▶ **読む文章**

=-=-=-=-=

人生を変えるライティング教室「天狼院ライティング・ゼミ」〜なぜ受講生が書いた記事が次々にバズを起こせるのか?賞を取れるのか?プロも通うのか?〜

記事:佐々島由佳理(チーム天狼院)
 
 
「自分、不器用ですから」
 
銀幕の大スター、高倉健は言った。
 
歯にかみながら少しうつむき加減でこう言えば、なんとなく窮地をなあなあに出来そうな“万能性”を感じる。このセリフをここまで汎用性の高いものとして確立させたことは、彼が残した功績の一つと言っても過言ではないだろう。どこかのチャラ男に「オレ、不器用なんっす」と言われたところで「ど突いたろか」となるところ、THE硬派の代名詞「健さん」から「不器用なんです」と照れながらアピールされては、降伏するしかない。
 
昭和から平成、そしてこの令和の時代にまでまたがり、「健さん」という固有名詞に「硬派で不器用」なイメージをここまで刷り込んだ功績は偉大だ。実際、私のごく身近にも「健さん」の恩恵を受けている人がいる。
 
私の夫が「ケン」だ。
 
ただでさえ「ケンさん」なのに、九州男児で、一本気なところや、人前であまり多くを語らずなところは、「健さんはかくありき」を地でいくようなところがある。「健さん」マジックは、九州男児とかけ合わさるとますます威力を発揮するようで、ほとんどの人が迷うことなく彼を「ケンさん」と呼んだ。
 
ただ1人、出会いから約15年、長い年月をともに歩んできた“私”だけは、本人を前に「ケンちゃん」と呼ぶことができた。
 
硬派でも不器用でもなく、全部引っぺがしてなおそこに残る「ケンちゃん」は、私だけが呼べる呼び名……のはずだった。
 
あの日までは。
 
その日、彼女は「ケンさん」のとなりに腰を下ろした。それなりに広い一室で、ほかに座る場所などたくさんあるのに、わざわざ「ケンさん」のとなりを選んで、だ。そして、「ケンさん」を見つめて小さくこうつぶやいた。

=-=-=-=-=

▶ **提示資料**

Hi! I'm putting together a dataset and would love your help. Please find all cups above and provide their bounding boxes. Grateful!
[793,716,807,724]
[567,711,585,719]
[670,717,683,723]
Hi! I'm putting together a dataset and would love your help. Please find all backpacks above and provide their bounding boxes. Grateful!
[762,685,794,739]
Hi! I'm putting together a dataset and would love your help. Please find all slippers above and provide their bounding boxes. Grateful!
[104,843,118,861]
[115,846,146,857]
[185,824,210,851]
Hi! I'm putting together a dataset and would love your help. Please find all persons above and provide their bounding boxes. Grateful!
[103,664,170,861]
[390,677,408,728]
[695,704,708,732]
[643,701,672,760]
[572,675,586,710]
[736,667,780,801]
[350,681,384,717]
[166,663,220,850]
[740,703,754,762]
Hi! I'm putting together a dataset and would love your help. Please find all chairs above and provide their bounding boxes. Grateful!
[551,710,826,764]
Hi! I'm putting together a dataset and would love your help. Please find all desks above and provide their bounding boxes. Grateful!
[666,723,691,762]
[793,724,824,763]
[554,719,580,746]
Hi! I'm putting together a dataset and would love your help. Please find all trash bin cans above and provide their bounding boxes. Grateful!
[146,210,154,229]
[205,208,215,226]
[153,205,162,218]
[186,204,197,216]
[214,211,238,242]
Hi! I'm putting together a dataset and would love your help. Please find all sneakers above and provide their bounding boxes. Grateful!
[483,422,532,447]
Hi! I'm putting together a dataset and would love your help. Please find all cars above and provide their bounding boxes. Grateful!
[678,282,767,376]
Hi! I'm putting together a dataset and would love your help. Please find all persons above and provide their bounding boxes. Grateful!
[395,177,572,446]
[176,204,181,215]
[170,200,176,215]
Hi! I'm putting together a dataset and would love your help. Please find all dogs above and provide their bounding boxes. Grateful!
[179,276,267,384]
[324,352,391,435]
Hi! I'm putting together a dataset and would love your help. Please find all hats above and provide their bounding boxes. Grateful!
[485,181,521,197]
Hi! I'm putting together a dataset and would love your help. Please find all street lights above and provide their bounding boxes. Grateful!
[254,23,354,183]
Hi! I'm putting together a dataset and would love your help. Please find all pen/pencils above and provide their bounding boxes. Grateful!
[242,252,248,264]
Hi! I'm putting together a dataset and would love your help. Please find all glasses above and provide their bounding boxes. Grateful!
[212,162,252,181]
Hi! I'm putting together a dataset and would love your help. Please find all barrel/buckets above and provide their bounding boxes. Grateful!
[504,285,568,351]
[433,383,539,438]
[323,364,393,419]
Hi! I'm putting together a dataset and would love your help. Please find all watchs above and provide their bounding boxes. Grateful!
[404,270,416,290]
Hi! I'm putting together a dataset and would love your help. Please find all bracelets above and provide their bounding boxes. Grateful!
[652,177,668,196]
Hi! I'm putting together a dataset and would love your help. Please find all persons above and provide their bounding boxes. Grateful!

=-=-=-=-=

▶ **取り組む課題**
A) 夫の呼び名についての文章の内容を、二文でまとめなさい。
B) 夫の呼び名についての文章を、最後の文のあとから書き継ぎなさい。

▶ **解答例**
A) 高倉健のセリフによって「健さん」という名には硬派で不器用なイメージが刷り込まれており、九州男児で人前であまり多くを語らない筆者の夫「ケン」も、ほとんどの人から「ケンさん」と呼ばれてきた。出会いから約15年ともに歩んできた筆者だけが「ケンちゃん」と呼べるはずだったが、ある日、彼女がわざわざ「ケンさん」のとなりに腰を下ろし、彼を見つめて小さくつぶやいた。

B)
「ケンちゃん……」と。
 
私たちが彼女と出会ったのは3年ほど前。丸顔で、笑うと目が鶴瓶のように垂れて波打つのだが、それは確かに女性の私から見ても可愛らしかった。私以外の女性が「ケンちゃん」と呼ぶのを初めて聞いたその日も、彼女の目はこれでもかと波打ち、純度100%の愛情が顔からこぼれ落ちていた。同じ女性でありながら不覚にもドキリとしてしまった私は、まさか……と、「ケンさん」に目を向ける。するとそこには、ただただ分かりやすくデレにデレを重ねた一人の男の姿があるだけだった……。そこは「自分、不器用ですから」やろ。冷静に心の中でツッコミながらも、胸中は穏やかではなかった。15年かけて育んできた関係を、出会ってたった3年そこらの女性に一瞬で追い越された気がしたし、そこには私の知る「ケンさん」はどこにもいなかったのだから。
 
私はその夜、激しく問い詰めることになる。「まさか、キスとかしてないよね!?」「し、してないよ……!」そう言いながら席を立った「ケンさん」が、あの時、一瞬ニヤリとしたのは気のせいだっただろうか。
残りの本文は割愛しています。